▶ _EXERCISE AIM_
Bring together every line in the data that includes "sequencing".
=-=-=
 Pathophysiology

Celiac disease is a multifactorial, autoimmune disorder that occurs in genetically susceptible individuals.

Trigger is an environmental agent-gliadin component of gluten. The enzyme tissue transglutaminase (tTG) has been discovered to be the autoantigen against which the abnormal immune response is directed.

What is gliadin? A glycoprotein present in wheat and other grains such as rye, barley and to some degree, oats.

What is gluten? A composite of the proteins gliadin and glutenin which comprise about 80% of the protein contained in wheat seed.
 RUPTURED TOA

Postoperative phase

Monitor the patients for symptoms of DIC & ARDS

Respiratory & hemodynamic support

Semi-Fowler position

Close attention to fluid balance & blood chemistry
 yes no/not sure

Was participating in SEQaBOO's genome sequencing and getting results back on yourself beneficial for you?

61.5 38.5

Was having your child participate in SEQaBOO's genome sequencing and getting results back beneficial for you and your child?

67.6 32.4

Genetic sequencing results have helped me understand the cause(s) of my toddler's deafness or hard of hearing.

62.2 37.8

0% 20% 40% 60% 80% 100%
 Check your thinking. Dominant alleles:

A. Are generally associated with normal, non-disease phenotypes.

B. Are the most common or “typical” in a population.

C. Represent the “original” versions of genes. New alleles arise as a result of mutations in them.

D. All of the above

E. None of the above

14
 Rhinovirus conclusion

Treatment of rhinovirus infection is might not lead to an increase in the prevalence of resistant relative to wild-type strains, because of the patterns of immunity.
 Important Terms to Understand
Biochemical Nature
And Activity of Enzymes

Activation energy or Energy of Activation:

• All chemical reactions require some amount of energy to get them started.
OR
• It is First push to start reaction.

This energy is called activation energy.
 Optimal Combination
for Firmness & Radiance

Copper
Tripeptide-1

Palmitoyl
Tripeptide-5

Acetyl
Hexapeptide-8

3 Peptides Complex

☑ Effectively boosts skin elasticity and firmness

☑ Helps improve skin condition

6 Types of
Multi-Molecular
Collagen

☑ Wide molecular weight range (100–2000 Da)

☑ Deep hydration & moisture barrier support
=-=-=
▶ _SOLUTION FOR THIS TASK_
Was participating in SEQaBOO's genome sequencing and getting results back on yourself beneficial for you?
Was having your child participate in SEQaBOO's genome sequencing and getting results back beneficial for you and your child?
Genetic sequencing results have helped me understand the cause(s) of my toddler's deafness or hard of hearing.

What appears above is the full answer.